▶ **WHAT THE TASK REQUIRES**:
Write out the entries below exactly as they stand. Skip every image.

______

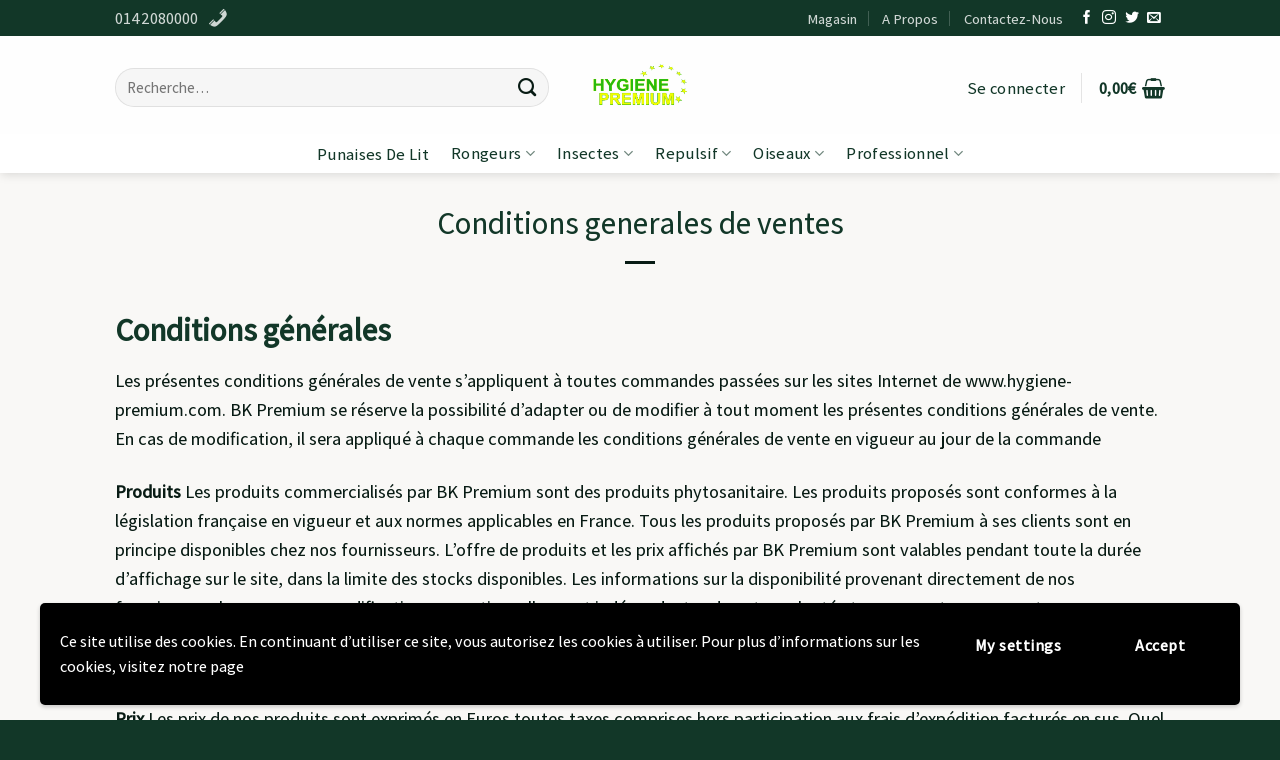

--- FILE ---
content_type: text/plain
request_url: https://www.google-analytics.com/j/collect?v=1&_v=j102&a=1792723553&t=pageview&_s=1&dl=https%3A%2F%2Fhygiene-premium.com%2Fabout%2Fconditions-generales-de-ventes%2F&ul=en-us%40posix&dt=Conditions%20generales%20de%20ventes%20-%20Hygiene%20Premium&sr=1280x720&vp=1280x720&_u=aGDAgUIJAAAAACAMI~&jid=1279541282&gjid=906045577&cid=1997113203.1769436600&tid=UA-53083122-1&_gid=758285783.1769436600&_slc=1&z=456701953
body_size: -451
content:
2,cG-HQD3318DH1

______

▶ **ANSWER SECTION**:
--- FILE ---
content_type: text/plain
request_url: https://www.google-analytics.com/j/collect?v=1&_v=j102&a=1792723553&t=pageview&_s=1&dl=https%3A%2F%2Fhygiene-premium.com%2Fabout%2Fconditions-generales-de-ventes%2F&ul=en-us%40posix&dt=Conditions%20generales%20de%20ventes%20-%20Hygiene%20Premium&sr=1280x720&vp=1280x720&_u=aGDAgUIJAAAAACAMI~&jid=1279541282&gjid=906045577&cid=1997113203.1769436600&tid=UA-53083122-1&_gid=758285783.1769436600&_slc=1&z=456701953
body_size: -451
content:
2,cG-HQD3318DH1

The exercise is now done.